TEXT FOR ANALYSIS
Tabular model

A basic model that can be used on tabular data

Embeddings


source

emb_sz_rule


def emb_sz_rule(
    n_cat:int, # Cardinality of a category
)->int:

Rule of thumb to pick embedding size corresponding to n_cat

Through trial and error, this general rule takes the lower of two values:

  • A dimension space of 600
  • A dimension space equal to 1.6 times the cardinality of the variable to 0.56.

This provides a good starter for a good embedding space for your variables. For more advanced users who wish to lean into this practice, you can tweak these values to your discretion. It is not uncommon for slight adjustments to this general formula to provide more success.


source

get_emb_sz


def get_emb_sz(
    to:Tabular | TabularPandas,
    sz_dict:dict=None, # Dictionary of {'class_name' : size, ...} to override default [`emb_sz_rule`](https://docs.fast.ai/tabular.model.html#emb_sz_rule)
)->list: # List of embedding sizes for each category

Get embedding size for each cat_name in Tabular or TabularPandas, or populate embedding size manually using sz_dict


source

TabularModel


def TabularModel(
    emb_szs:list, # Sequence of (num_embeddings, embedding_dim) for each categorical variable
    n_cont:int, # Number of continuous variables
    out_sz:int, # Number of outputs for final [`LinBnDrop`](https://docs.fast.ai/layers.html#linbndrop) layer
    layers:list, # Sequence of ints used to specify the input and output size of each [`LinBnDrop`](https://docs.fast.ai/layers.html#linbndrop) layer
    ps:float | MutableSequence=None, # Sequence of dropout probabilities for [`LinBnDrop`](https://docs.fast.ai/layers.html#linbndrop)

REQUIRED ACTIONS
- 1) Reproduce word for word the part of the tabular model documentation that opens with the words containing "Rule of thumb" and closes with "provide more success.".
- 2) In the tabular model documentation, what fixed dimension space is one of the two values the embedding-size rule of thumb compares?
- 3) Continue the tabular model documentation from where it stops.

DATASET CONTENT
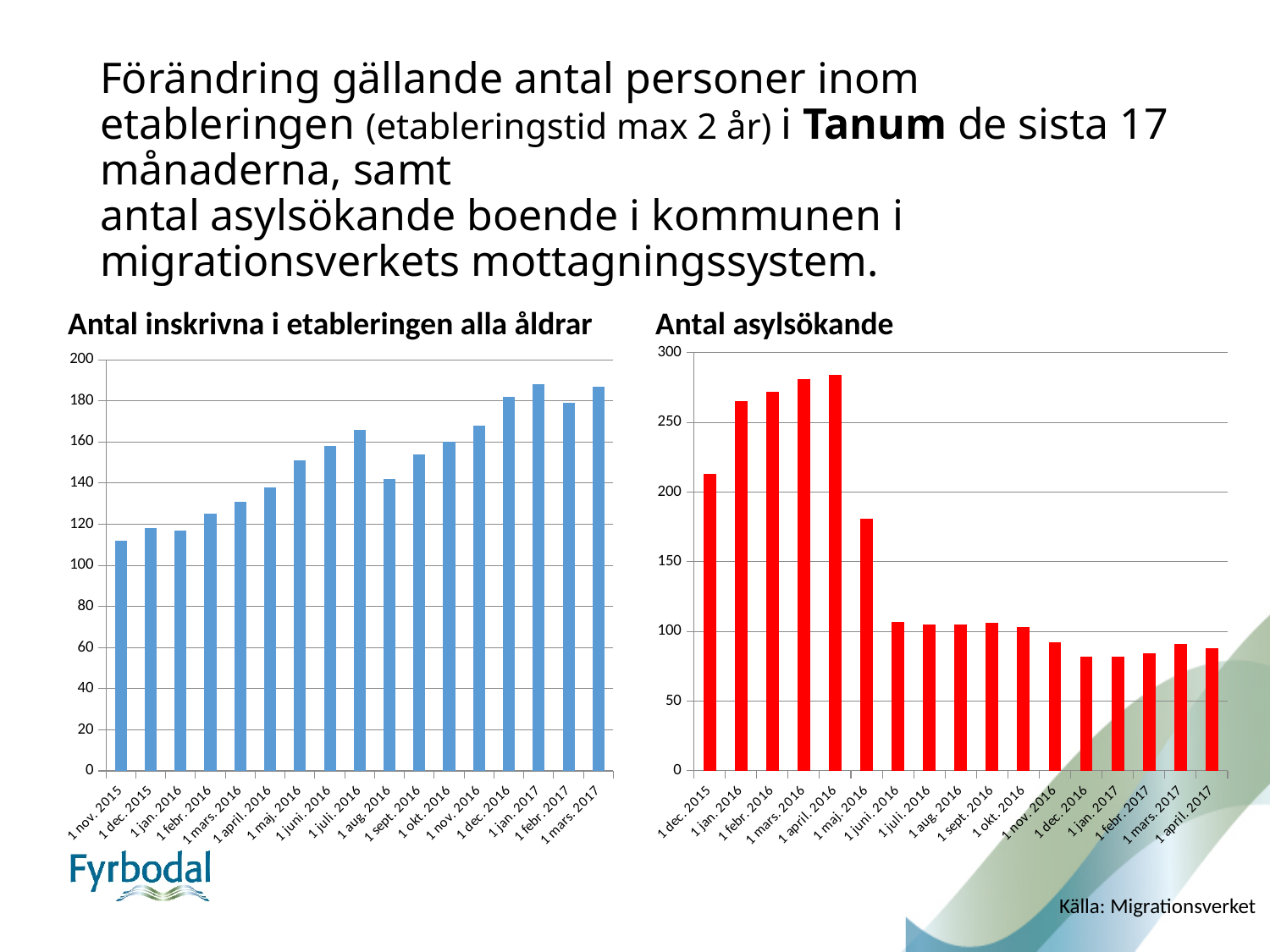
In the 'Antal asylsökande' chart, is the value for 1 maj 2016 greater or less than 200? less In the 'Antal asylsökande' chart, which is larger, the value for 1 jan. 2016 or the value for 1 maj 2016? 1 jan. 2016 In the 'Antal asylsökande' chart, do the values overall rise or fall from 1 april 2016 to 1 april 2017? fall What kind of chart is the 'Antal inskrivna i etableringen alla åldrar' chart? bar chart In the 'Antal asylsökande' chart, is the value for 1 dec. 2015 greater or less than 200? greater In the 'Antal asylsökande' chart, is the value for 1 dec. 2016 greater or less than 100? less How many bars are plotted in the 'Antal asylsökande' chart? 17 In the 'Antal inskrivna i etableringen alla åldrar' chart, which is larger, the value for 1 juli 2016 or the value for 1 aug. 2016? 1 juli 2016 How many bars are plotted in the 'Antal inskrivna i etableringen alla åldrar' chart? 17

ANSWERS FOR EACH ITEM
- 1)
Rule of thumb to pick embedding size corresponding to n_cat

Through trial and error, this general rule takes the lower of two values:

  • A dimension space of 600
  • A dimension space equal to 1.6 times the cardinality of the variable to 0.56.

This provides a good starter for a good embedding space for your variables. For more advanced users who wish to lean into this practice, you can tweak these values to your discretion. It is not uncommon for slight adjustments to this general formula to provide more success.

- 2) A dimension space of 600.

- 3)
    embed_p:float=0.0, # Dropout probability for [`Embedding`](https://docs.fast.ai/layers.html#embedding) layer
    y_range:NoneType=None, # Low and high for [`SigmoidRange`](https://docs.fast.ai/layers.html#sigmoidrange) activation
    use_bn:bool=True, # Use `BatchNorm1d` in [`LinBnDrop`](https://docs.fast.ai/layers.html#linbndrop) layers
    bn_final:bool=False, # Use `BatchNorm1d` on final layer
    bn_cont:bool=True, # Use `BatchNorm1d` on continuous variables
    act_cls:ReLU=ReLU(inplace=True), # Activation type for [`LinBnDrop`](https://docs.fast.ai/layers.html#linbndrop) layers
    lin_first:bool=True, # Linear layer is first or last in [`LinBnDrop`](https://docs.fast.ai/layers.html#linbndrop) layers
):

Basic model for tabular data.

This model expects your cat and cont variables seperated. cat is passed through an Embedding layer and potential Dropout, while cont is passed though potential BatchNorm1d. Afterwards both are concatenated and passed through a series of LinBnDrop, before a final Linear layer corresponding to the expected outputs.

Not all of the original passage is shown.